Or divers and treasure chests.

Reactions: Agree 1


----------



## Iska (Apr 17, 2016)

Haksilence said:


> G porteri are notorious for avoiding hides in captivity, it might work, but I've never had any of my adult grammostola use a hide more than like 2 times when they are first rehoused.
> 
> If the substrate is damp at all they will probably avoid it and seek out a drier less humid spot. This species thrives on bone dry substrate, so if you are misting or anything, stop it, and maybe consider the level of ventilation you have as it could be overly humid


Odd! Mines never avoided her hide regardless of the arrangement of her enclosure or time within it - maybe because I'm using the same hide just different enclosures/substrates? She also REALLY likes to dig.

· · ·

> **Written exercise A**: Format the listing, everything from the line containing "Is [114,93] in" down to its last line, as a Markdown table with columns Row and Line, leaving out blank lines.
The listing has no connection to the thread about tarantula hides.

> **Input**:
· · ·

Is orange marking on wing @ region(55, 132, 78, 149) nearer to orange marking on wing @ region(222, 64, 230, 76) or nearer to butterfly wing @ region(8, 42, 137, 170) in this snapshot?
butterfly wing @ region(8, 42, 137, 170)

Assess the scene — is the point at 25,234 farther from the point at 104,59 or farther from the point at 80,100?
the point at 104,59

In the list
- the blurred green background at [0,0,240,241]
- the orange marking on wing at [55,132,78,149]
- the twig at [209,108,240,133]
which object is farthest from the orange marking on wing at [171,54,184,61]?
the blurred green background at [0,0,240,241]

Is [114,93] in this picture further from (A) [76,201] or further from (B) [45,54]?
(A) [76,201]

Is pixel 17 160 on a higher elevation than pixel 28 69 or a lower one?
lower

· · ·

> **Written exercise B**: Extract everything from "Reactions: Agree 1" down to "are first rehoused." in the thread about tarantula hides, word for word.

> **Written answer A**:
| Row | Line |
|---|---|
| 1 | Is [114,93] in this picture further from (A) [76,201] or further from (B) [45,54]? |
| 2 | (A) [76,201] |
| 3 | Is pixel 17 160 on a higher elevation than pixel 28 69 or a lower one? |
| 4 | lower |

> **Written answer B**:
Reactions: Agree 1


----------



## Iska (Apr 17, 2016)

Haksilence said:


> G porteri are notorious for avoiding hides in captivity, it might work, but I've never had any of my adult grammostola use a hide more than like 2 times when they are first rehoused.